Coburn appointed Harrison Interim Manager

By Gail Geraghty
Staff Writer

HARRISON — Town Clerk Judy Colburn was appointed Harrison’s Interim Town Manager Tuesday to fill in for former Town Manager Brad Plante, whose last day was Friday.

Colburn, the town’s clerk for many years, was chosen by three of the five selectmen, with member Kathy Laplante opposed. Laplante said she felt Administrative Assistant Mary Tremblay was more knowledgeable on the duties of a town manager, having assisted Plante throughout his two-year tenure.

Her motion to appoint Tremblay, however, died for lack of a second. Member Bill Goodwin was not present for the vote.

Chairman Bill Winslow and Vice Chairman Lisa Villa will meet to discuss Colburn’s compensation for taking on the temporary position, which she will assume in addition to her town clerk duties. The salary will be voted on at the board’s next meeting.

“Judy has always been the second in command as far as the town of Harrison goes. She’s very capable, and I have a lot of faith in her,” said Villa.

The town has received 46 applications for Plante’s replacement, either on a part-time or full-time basis. Of these, 23 are interested in the full-time job, 11 seek an interim position, and 13 would like to be considered for both. The board decided Tuesday to take the next two weeks to read over the applications, and each member will choose their top 10 candidates. After that, the board will hold a closed workshop session to further cull the list, and that meeting may involve department heads and members of the community.

Planning Board Chairman Barry Smith urged the board to form a hiring committee and “put some effort into it.” At the same time that the board will be considering who to hire, they also have agreed to hold a public meeting to see if there is any interest in changing the form of government from a town manager form to a selectmen-town meeting form of government with an administrative assistant. That meeting will be held at the 7 p.m. start of the board’s regular meeting on Oct. 19.

Harbormaster doubts

Andy Derstine led off a lively debate over the sorry state of harbormaster functions in town following the resignation of Harbormaster Gary Pendexter.

He said that in dealing with a mooring issue this summer he discovered that there was a “glaring lack of oversight and accountability” by the town in keeping tabs on the harbormaster’s duties, and urged a complete overhaul of the policies and procedures in place for the job.

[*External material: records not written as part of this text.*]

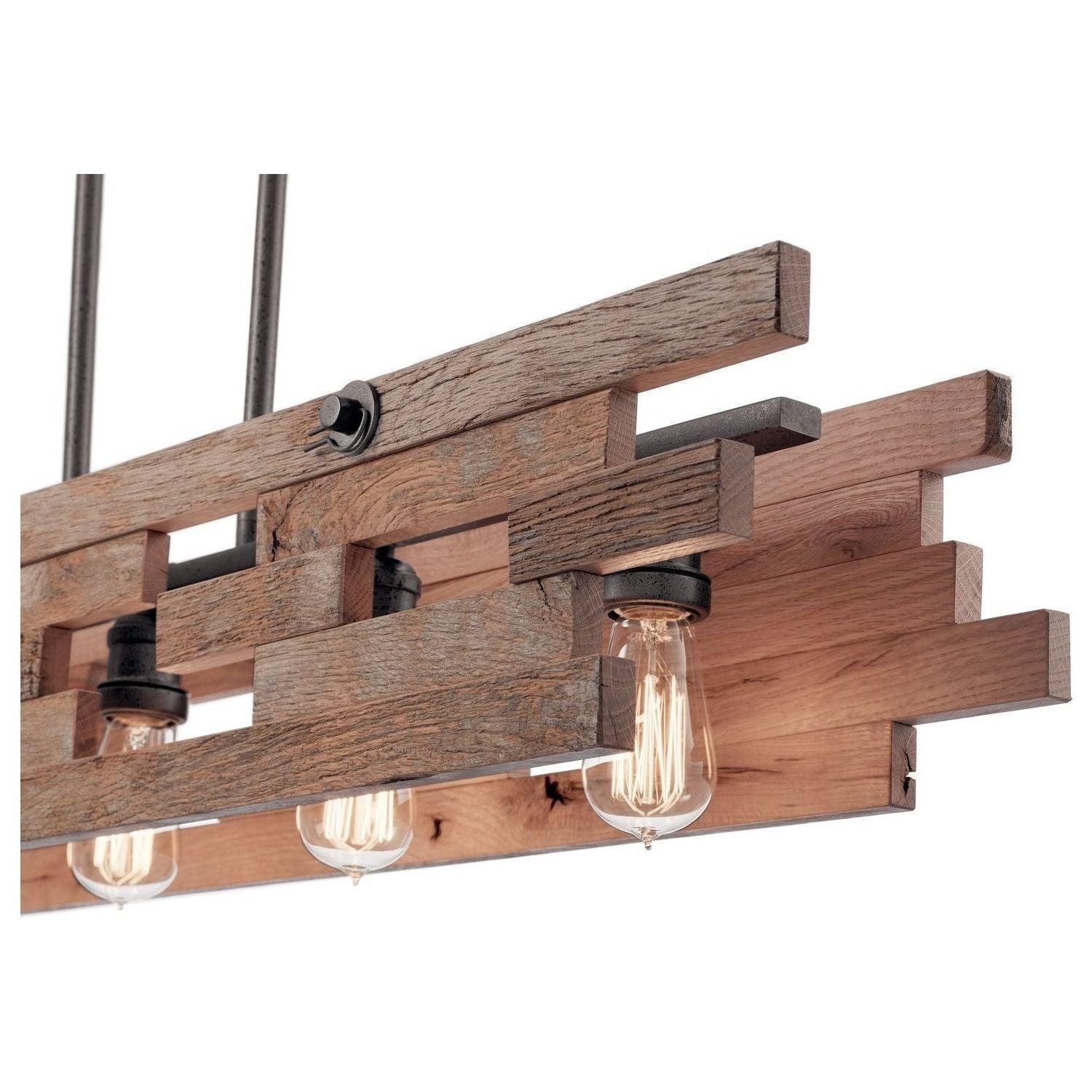 Kichler - Cuyahoga Mill Linear Suspension - Lights Canada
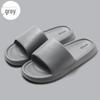 Women's and Men's Summer Non-Slip Cool EVA Bathroom Slippers with Soft Bottom.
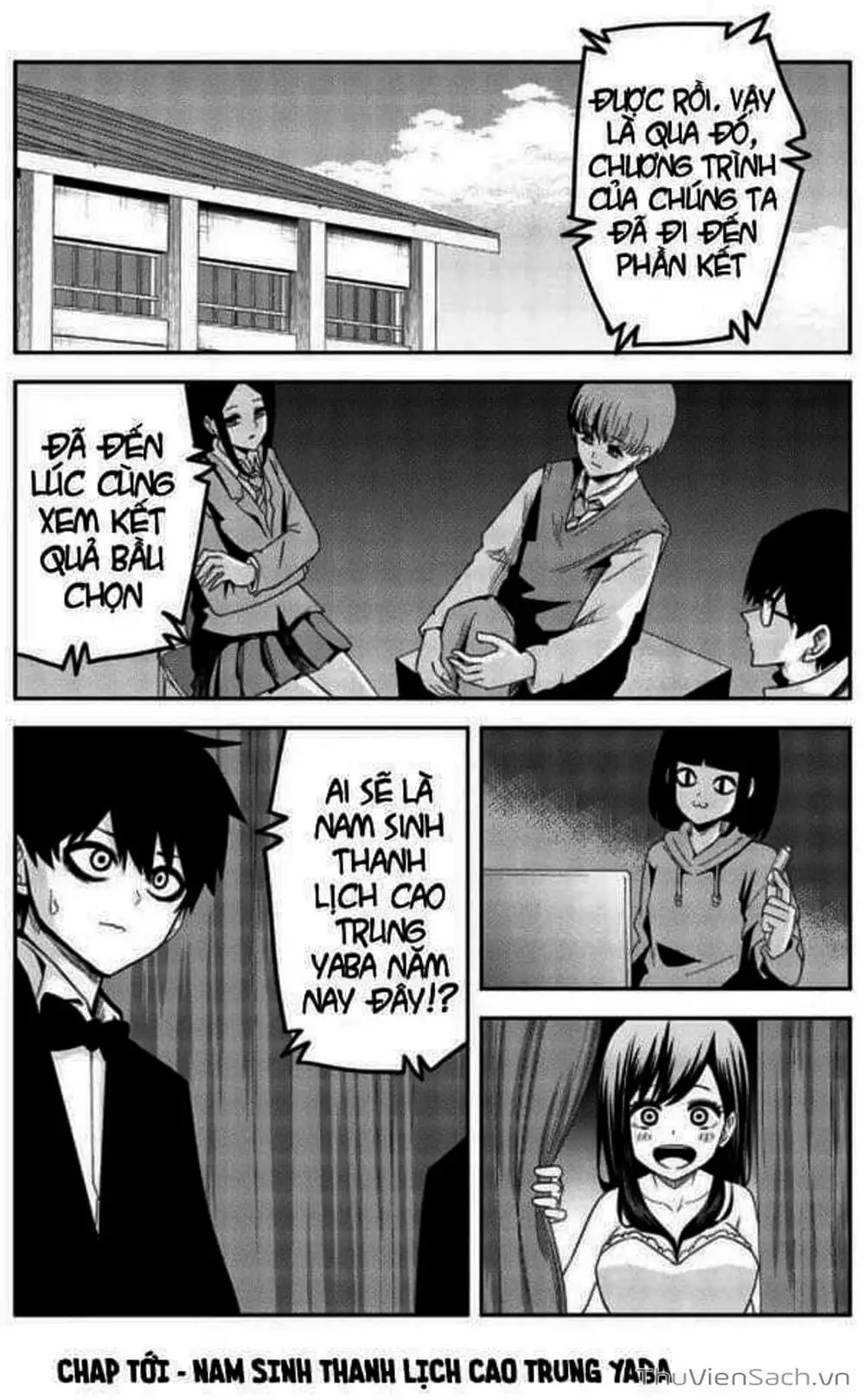 Truyện Tranh Không Chỉ Là Bắt Nạt - Ijimeru Yabai Yatsu trang 3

“You need to do an audit of abandoned or resale of moorings to make sure there was no inappropriate conduct. I feel that strongly,” Derstine said.

“I think you’re right,” Winslow said, adding that it was no reflection on Gary Pagel, who has agreed to fill in since Pendexter’s departure. Smith suggested that the town consider amending the Mooring Ordinance to charge everyone who has a mooring the same fee, which would make the harbormaster job self-sustaining.

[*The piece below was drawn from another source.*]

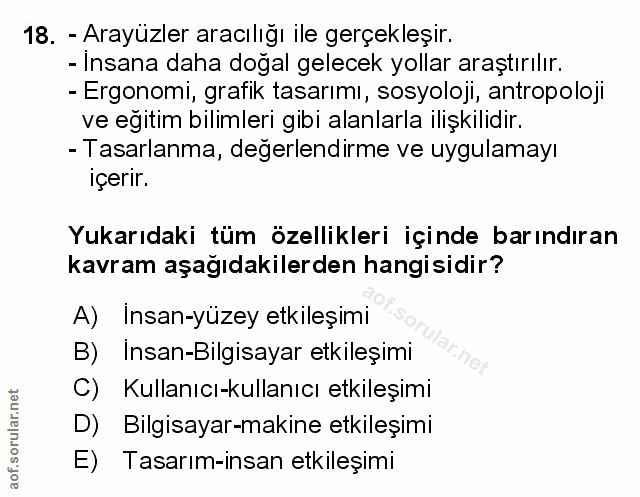 Soru 18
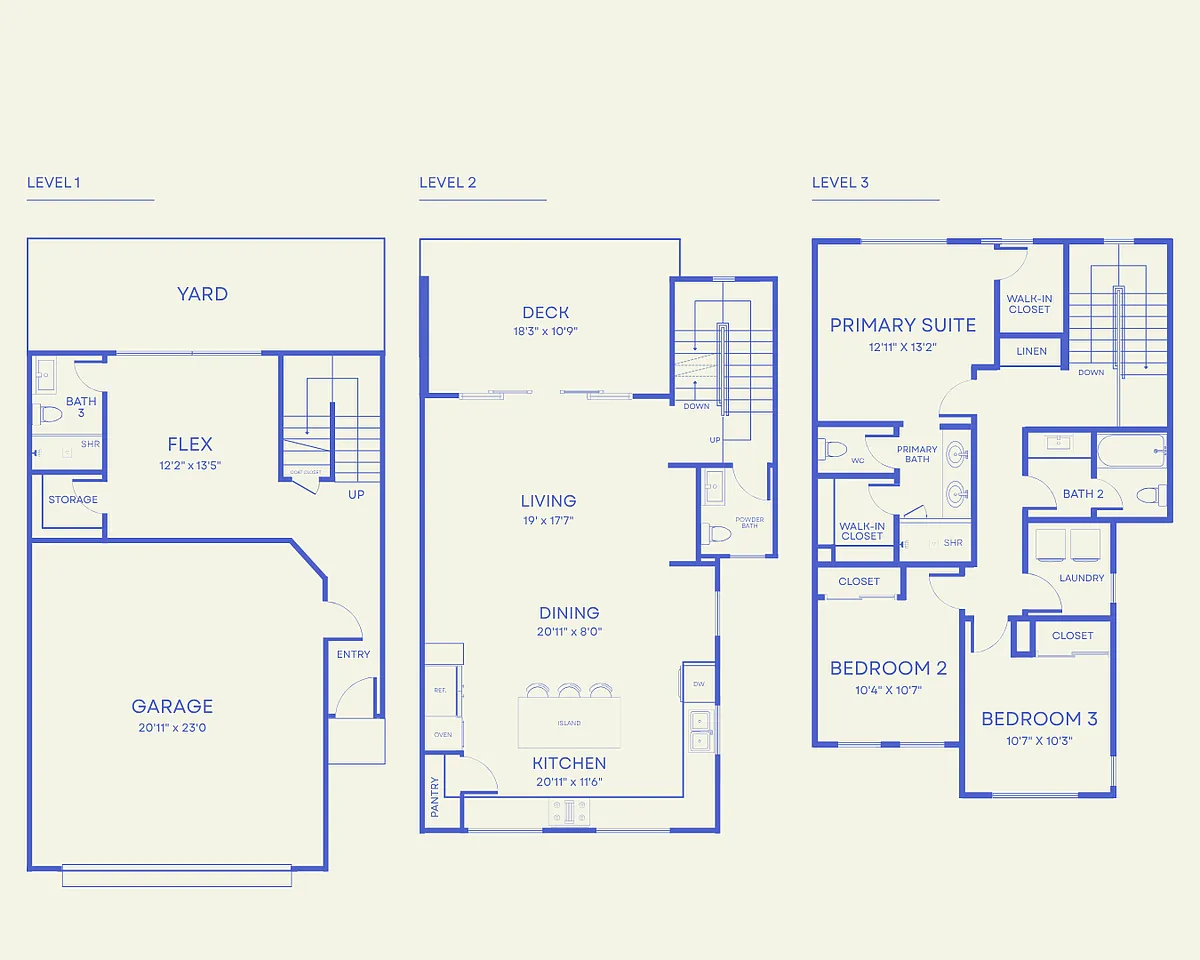 Floor plan C3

“The lakefront property owners are going to put their hackles up over this. They can put up a dock, but they don’t have the right (to do anything) above that,” he said.

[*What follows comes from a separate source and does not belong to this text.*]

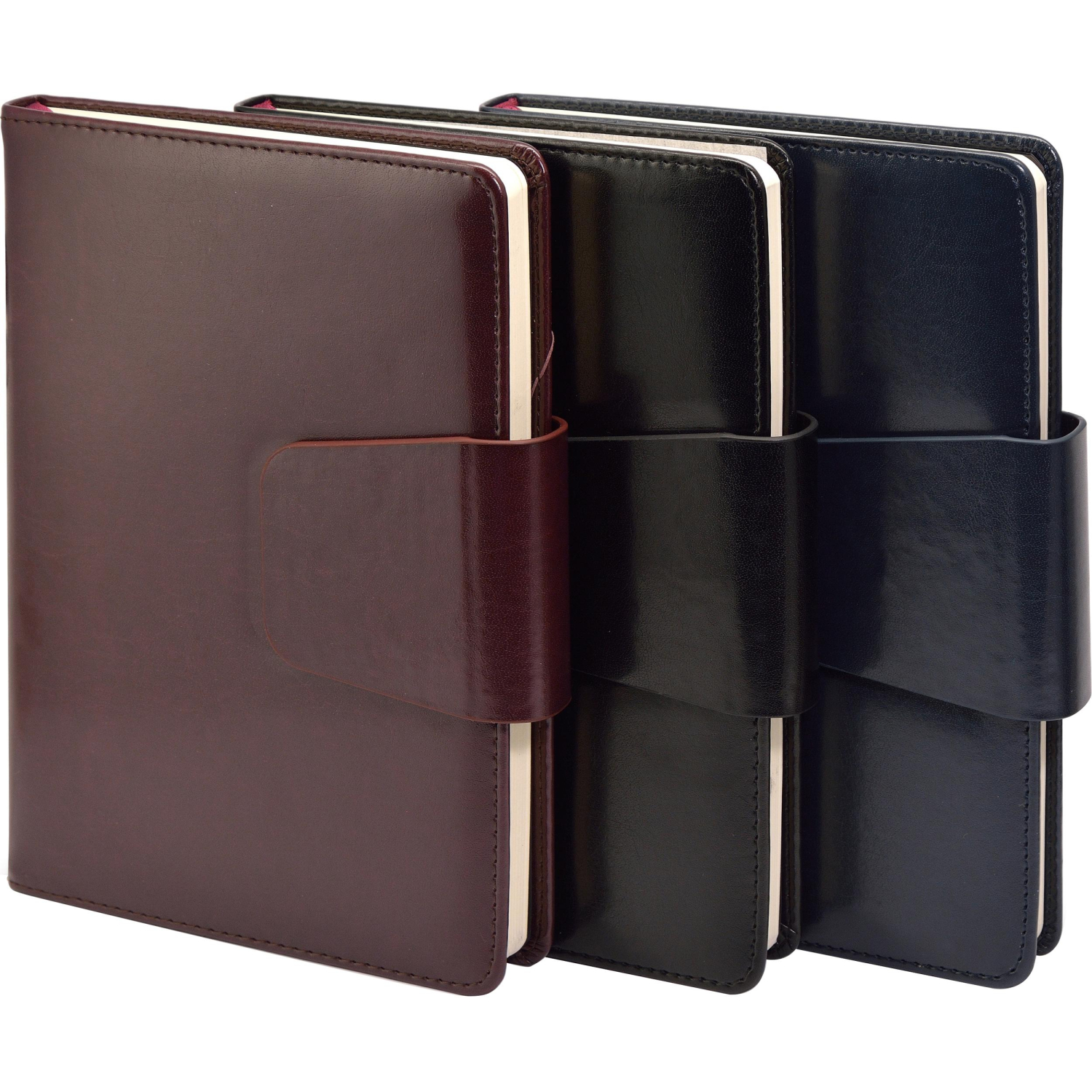 Ежедневник недатированный A5, Prestige темно-синий, 160 л. 3-352/02 - фото 2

Board member Bill Goodwin said he didn’t think it was fair that taxpayers were subsidizing part of the harbormater’s job, currently paying $7,000 a year, when only $3,000 a year has been earned from mooring fees. Sharon Wilson, a lakefront owner, suggested that if moorings were more closely accounted for in the town office, the town might find that there was enough money to pay for the program. As the assistant town clerk, Wilson said she knows of situations of residents in Bridgton and Naples that have moorings in the Harrison part of Long Lake and do not pay for moorings. Her husband, Ken Wilson, added, “We have been very, very lax in even having a job description for the harbormaster, which is the basis for developing accountability.”

In other action, the board:

• Heard a complaint from building contractor Susan Duchaine that she was not treated fairly by Harrison Code Enforcement Officer John Wentworth over a setback dispute involving a house she has built in town. Because of the dispute, she said, the bank is holding up the sale of the house, and she has been waiting a month for the town’s board of zoning appeals to come up with a quorum so her concerns can be heard. The board promised to try to resolve the issue. Wentworth was not present for the discussion.

• Discussed the need to change the punch card system at the town’s transfer station. The system was put into place to replace the two free weeks a year of free dumping for non-garbage items, but has been costing the town more than it should, said Laplante, who is working on the issue. She and Goodwin will work on recommendations on how to improve the system.

• Formally voted to adopt Harrison EMS First Responders as a unit of the fire department, under the direction of Fire Chief Scott Andrews.

• Agreed to have Winslow sign a letter of engagement with the town’s current auditor to conduct the annual audit, and consider putting the contract out to bid for the following year.

• Agreed to designate as historic landmarks Deertrees Theatre, the Carlson homestead and fruit house, Scribner’s Mill and Scribner’s homestead. Villa said this is not a final list, but was brought to the board at the recommendation of Marilyn Hatch, owner of Scribner’s homestead.